My Name is Gulpilil

by Jennifer Bryce

This documentary of actor David Gulpilil is not so much about him; it is him. He narrates it and, one feels, is totally in control of it. The director, Molly Reynolds, has worked closely with him in a number of his movies. The career of this revered Indigenous Yolŋu actor spans 50 years and the story moves gently between present and past, the past being deftly inserted clips from Gulpilil’s many movie performances. Although he seems a fish out of water when he had to go to London (he’d barely been to Adelaide) after the success of Walkabout (1971) – he can joke about having to eat with a knife and fork.

Gulpilil’s present existence is that of a 60-something-year-old cancer sufferer and we see him having chemo (with Mary his friend and carer close by) and having radiotherapy. We see what an effort it is for him to walk to the post box each morning. I was interested at how this movie managed to show a kind of blending of Western medicine and Indigenous – to me, some of the diagrams of lungs shown were reminiscent of Indigenous paintings. But, as Gulpilil says, there is a difference – a difference which he manifests: Western medicine tries to beat the disease, but the Indigenous approach is one of acceptance and Gulpilil is going ‘back to country on a one-way ticket’.

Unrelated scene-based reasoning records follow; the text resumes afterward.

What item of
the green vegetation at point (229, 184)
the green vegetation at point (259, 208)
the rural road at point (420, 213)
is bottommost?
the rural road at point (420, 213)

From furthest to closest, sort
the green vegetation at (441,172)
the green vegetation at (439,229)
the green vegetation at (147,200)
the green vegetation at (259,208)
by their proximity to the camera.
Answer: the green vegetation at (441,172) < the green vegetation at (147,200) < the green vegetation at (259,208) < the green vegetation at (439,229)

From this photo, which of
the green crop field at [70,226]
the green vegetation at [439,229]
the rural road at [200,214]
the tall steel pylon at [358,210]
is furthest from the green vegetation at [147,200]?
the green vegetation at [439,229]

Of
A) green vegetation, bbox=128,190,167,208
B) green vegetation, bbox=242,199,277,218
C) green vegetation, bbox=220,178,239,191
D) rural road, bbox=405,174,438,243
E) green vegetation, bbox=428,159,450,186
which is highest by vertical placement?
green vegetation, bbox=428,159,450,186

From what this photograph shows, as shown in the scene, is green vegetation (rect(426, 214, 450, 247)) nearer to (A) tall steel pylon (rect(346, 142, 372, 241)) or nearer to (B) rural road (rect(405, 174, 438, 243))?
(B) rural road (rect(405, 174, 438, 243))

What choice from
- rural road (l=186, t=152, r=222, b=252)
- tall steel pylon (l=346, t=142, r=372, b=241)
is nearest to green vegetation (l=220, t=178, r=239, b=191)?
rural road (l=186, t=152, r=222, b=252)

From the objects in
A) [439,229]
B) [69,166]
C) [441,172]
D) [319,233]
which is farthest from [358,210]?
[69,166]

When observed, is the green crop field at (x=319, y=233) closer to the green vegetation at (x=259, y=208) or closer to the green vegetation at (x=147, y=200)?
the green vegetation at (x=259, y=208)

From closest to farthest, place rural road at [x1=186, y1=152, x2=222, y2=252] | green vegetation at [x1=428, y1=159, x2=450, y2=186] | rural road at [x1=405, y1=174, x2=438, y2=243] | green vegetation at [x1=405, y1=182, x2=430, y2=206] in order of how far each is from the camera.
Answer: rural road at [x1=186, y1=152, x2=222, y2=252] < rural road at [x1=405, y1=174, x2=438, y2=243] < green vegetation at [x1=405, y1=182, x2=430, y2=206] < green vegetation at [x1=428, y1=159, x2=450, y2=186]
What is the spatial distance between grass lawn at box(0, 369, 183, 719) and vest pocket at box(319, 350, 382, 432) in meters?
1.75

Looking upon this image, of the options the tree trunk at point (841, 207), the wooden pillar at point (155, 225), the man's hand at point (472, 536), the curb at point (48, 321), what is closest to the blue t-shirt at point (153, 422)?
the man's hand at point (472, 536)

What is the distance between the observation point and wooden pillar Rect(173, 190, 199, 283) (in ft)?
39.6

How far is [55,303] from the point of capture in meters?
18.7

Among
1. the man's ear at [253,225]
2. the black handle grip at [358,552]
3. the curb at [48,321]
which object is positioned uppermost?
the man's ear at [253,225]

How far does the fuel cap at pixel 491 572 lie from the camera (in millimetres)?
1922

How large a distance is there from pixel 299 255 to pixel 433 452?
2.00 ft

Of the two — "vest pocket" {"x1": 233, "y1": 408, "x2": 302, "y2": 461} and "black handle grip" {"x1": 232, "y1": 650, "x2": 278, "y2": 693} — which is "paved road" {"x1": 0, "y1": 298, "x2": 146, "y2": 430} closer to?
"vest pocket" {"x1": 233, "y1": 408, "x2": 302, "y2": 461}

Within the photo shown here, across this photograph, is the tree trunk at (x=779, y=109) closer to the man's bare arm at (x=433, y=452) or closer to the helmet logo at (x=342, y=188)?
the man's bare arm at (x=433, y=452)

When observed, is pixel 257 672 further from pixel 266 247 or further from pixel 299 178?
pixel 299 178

Clearly, his days are numbered and I couldn’t help thinking that it is the Western lifestyle of movie-making that made him the drug addict and alcoholic that he admits to being. In a shot described by the Guardian reviewer as ‘Buñuelian’, Gulpilil is filmed from overhead, lying in a coffin with spools of film all around him as though they are sprouting from him – this is David Gulpilil.